5. Risks and Considerations
- For Farmers
- “Being a farmer is a very difficult business… so many different risk factors and decision points.” Farmers are price-takers on both input and output sides; little pricing power. (53:39)
- Climate risk: Floods, drought, soil quality; mitigated by capex, irrigation, crop rotation, and location.
- Competition and scale: Consolidation pressure, need for acreage scale to run efficient (and capital-intensive) operations. (40:45)
- For Investors
- Market illiquidity: Farmland is not a public or easily traded asset. Transactions are wonky, local, relationship-driven, and not always efficiently priced.
- Regulatory & Policy Risk: Water rights, environmental regulation (esp. California and the West); foreign currency and sovereign risk if investing outside the US.
- Labor and Technology: Cost of labor vs. improvements via automation.
- Risk of missing good deals (regret from conservatism), not errors of commission. (70:08)

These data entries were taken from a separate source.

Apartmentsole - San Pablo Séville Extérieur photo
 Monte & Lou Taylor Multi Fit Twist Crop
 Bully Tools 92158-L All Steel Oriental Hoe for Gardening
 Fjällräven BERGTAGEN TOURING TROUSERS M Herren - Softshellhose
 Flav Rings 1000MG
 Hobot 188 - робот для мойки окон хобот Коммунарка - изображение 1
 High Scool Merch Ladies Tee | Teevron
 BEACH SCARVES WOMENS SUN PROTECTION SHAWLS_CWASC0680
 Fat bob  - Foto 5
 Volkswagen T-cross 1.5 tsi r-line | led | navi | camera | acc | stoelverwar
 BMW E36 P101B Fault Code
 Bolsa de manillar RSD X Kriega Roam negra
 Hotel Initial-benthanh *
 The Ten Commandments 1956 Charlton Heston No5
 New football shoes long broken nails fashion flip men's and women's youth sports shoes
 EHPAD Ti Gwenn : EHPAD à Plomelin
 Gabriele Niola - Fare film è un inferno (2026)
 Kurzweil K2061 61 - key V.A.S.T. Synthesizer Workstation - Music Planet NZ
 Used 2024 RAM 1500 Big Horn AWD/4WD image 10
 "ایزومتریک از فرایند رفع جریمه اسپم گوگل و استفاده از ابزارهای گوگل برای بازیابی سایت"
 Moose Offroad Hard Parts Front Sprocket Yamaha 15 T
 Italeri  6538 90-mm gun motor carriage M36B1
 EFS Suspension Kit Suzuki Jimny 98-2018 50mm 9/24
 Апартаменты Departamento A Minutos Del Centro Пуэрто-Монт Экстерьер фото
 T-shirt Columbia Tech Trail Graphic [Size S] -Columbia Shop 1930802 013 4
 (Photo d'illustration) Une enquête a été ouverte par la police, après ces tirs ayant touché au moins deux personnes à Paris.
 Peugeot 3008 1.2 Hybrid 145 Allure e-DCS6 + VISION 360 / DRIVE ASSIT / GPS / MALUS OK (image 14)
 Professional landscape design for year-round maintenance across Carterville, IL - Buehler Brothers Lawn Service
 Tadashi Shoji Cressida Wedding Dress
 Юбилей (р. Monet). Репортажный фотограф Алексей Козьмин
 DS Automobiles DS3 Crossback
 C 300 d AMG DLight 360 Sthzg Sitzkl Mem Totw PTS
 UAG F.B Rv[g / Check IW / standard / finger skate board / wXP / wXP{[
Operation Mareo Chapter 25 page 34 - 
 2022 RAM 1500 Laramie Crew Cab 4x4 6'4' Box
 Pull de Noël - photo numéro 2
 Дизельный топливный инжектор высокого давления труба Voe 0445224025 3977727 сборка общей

Notable Quotes & Memorable Moments
-
On Farming Upbringing:
“We did real work... Milking cows, working with equipment, and then managing manure. And even though I was the oldest brother, I was really good at the third, so that’s what I was focused on.”
—Brandon Zick (03:14) -
On Farmland Scarcity:
“There’s pretty much zero vacancy in U.S. farmland. Every farm that can be farmed is farmed every year.”
—Brandon Zick (15:21) -
On Institutional Roll-Up:
“Institutional investors today own about 3% [of US farmland]. That includes the largest… like the Mormon Church, the Bill and Melinda Gates Foundation…”
—Brandon Zick (13:23) -
On Investing Approach:
“There’s no black box here to what we’re doing. It’s really a blocking and tackling strategy. We encourage all of our investors… come out and look at these properties and see what we’re doing.”
—Brandon Zick (28:45) -
On Inflation:
“As the landowner, the actual dirt has a very positive correlation with inflation over time… this is an investment that’s built for inflationary environments.”
—Brandon Zick (25:03) -
On Technology Shift:
“Technology in agriculture is moving as fast as anywhere. There are real tactical issues: labor’s too expensive, the cost of inputs has gone up…”
—Brandon Zick (59:55) -
On Farmland Investing Lessons:
“There are very few farms we missed on that I wouldn’t love to own today. Being able to look back in the rearview mirror…”
—Brandon Zick (70:08)
Timestamps for Key Segments
- [02:12] Brandon’s farm upbringing and work ethic
- [04:48] Early career on Wall Street, pivoting to private equity
- [11:06] Networking role in joining Ceres Partners
- [13:23] Why farmland is unique: institutional ownership and fragmentation
- [15:21] Farmland scarcity, occupancy, and transaction dynamics
- [23:43] Farmland as an inflation hedge and return driver
- [26:18] Yield and return structure for investors
- [28:35] “Graham & Dodd” approach to farmland; adding value/alpha
- [30:36] Alternative revenue: mineral, wind, solar, data centers
- [33:01] Solar income potential vs. traditional farming
- [35:28] Lease durations with tenants—specialty and row crops
- [40:45] Scaling up, farmer-buyer dynamics, “bolt-on” acquisitions
- [44:52] Farmland’s role in the AI/data center power buildout
- [53:39] Risks for farmers and investors
- [59:55] Opportunities ahead: shifting cropland east, technology investment
- [60:21] Precision farming, automation, and new tech
- [62:55] Biggest misconception: sophistication of US farmers, market inefficiency
- [68:37] Advice for young investors: networking, career pathways
- [70:08] Hindsight on farmland investing—regret about missed buys
Conclusion
Zick’s journey from childhood farmhand to big-dollar farmland portfolio manager typifies the intersection of tradition and innovation in the sector. Farmland, he argues, is a stubbornly inefficient, relationship-driven, and under-appreciated asset—poised for continued institutionalization and value growth, especially with technological and economic tailwinds. Yet, he cautions that true expertise, discipline, scale, and an active management philosophy are key to realizing farmland’s full investment promise.